9/16: Thanks For Nothing, Baucus

Senate Finance Committee Chairman Max Baucus (D-MT) is getting hammered by the netroots even more than usual today. Liberal bloggers are exasperated that Baucus spent months negotiating a health care compromise with three GOP senators in private, only to finally introduce a bill that has no GOP support and which is also bleeding Dem support. "Well, that's six months we'll never get back," Attaturk quips. Liberal bloggers are now urging Dem senators to forget about Baucus's proposal and instead focus on passing a more progressive bill, even if that means using the reconciliation process.

What else is happening in the blogosphere?

  • Most liberal bloggers (Lewison, Cole, Kleiman) support the House resolution rebuking Rep. Joe Wilson (R-SC) for shouting "You lie!" during Pres. Obama's speech to Congress, although some think it's unnecessary. Meanwhile, conservative bloggers (Malkin, Liebau, Hinderaker) are uniformly criticizing the resolution.

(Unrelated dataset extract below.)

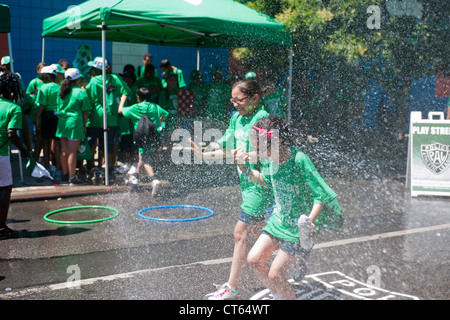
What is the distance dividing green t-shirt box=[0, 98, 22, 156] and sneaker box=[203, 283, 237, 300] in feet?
11.0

RedState reacted to the resolution by urging readers to donate money to Wilson and his son, SC AG candidate Alan Wilson (R).
  • Liberal bloggers (Singer, Kleiman, Aravosis) rarely have nice things to say about Senate Maj. Leader Harry Reid (D-NV), but they're pleased that Reid is threatening to cancel the October break in response to "GOP efforts to slow floor proceedings."

BAUCUS: Well, That's Six Months We'll Never Get Back

Liberal bloggers are blasting Baucus for his unsuccessful effort to negotiate a bipartisan compromise on health care reform:

  • Firedoglake's Attaturk: "Who could have anticipated Max Baucus' amazing strategy of negotiating against himself, cleverly produced a plan that still failed to gain a single Republican supporter. [...] So, can we at least go back to the plan you used to have Max, you sly dog? The one that had a public option."
  • Balloon Juice's Tim F.: "Do you live in Montana? Call your Senator to thank him for giving Republicans a critical bonus month to whip up lies and hate over health care. Make sure to mention how you appreciate his crippled compromise bill that netted the same zero Republican votes that single payer would have done."
  • Obsidian Wings' publius: "Baucus dragged out this process for months. In doing so, he exposed reform to all types of attacks. Yes, the attacks were inevitable, but the lack of a single bill limited supporters' ability to push back effectively. As of today, he has literally nothing to show for it."
  • Open Left's Chris Bowers: "The only justification ever given for the Baucus bill, and all of its problems, is that it could reach 60 votes. Well, that justification no longer exists. [...] Not only is the Baucus bill a highly questionable piece of legislation, it simply is not able to pass into law. Given how frequently conservative Democrats justify abandoning progressive policy by claiming that said policy cannot pass through Congress, it gives me great pleasure to point out in order for health care reform to pass, it actually requires a more robust public option in both the House and Senate."
  • AMERICAblog's John Aravosis: "So, to review, for some reason no one can explain, we've (they've) put all of our (their) faith in Max Baucus, who has chucked President Obama's promises to have a single payer plan, and then the fallback, a public option, and instead included lots of Republican proposals in order to woo Republican votes, but now there are no Republican votes. So why isn't Baucus' plan now moot, since it was only intended to woo Republicans? If Democrats are going to go it alone, then why not go with a Democratic plan? And here's a crazy idea, why not go with the plan the President promised when he was running for President?"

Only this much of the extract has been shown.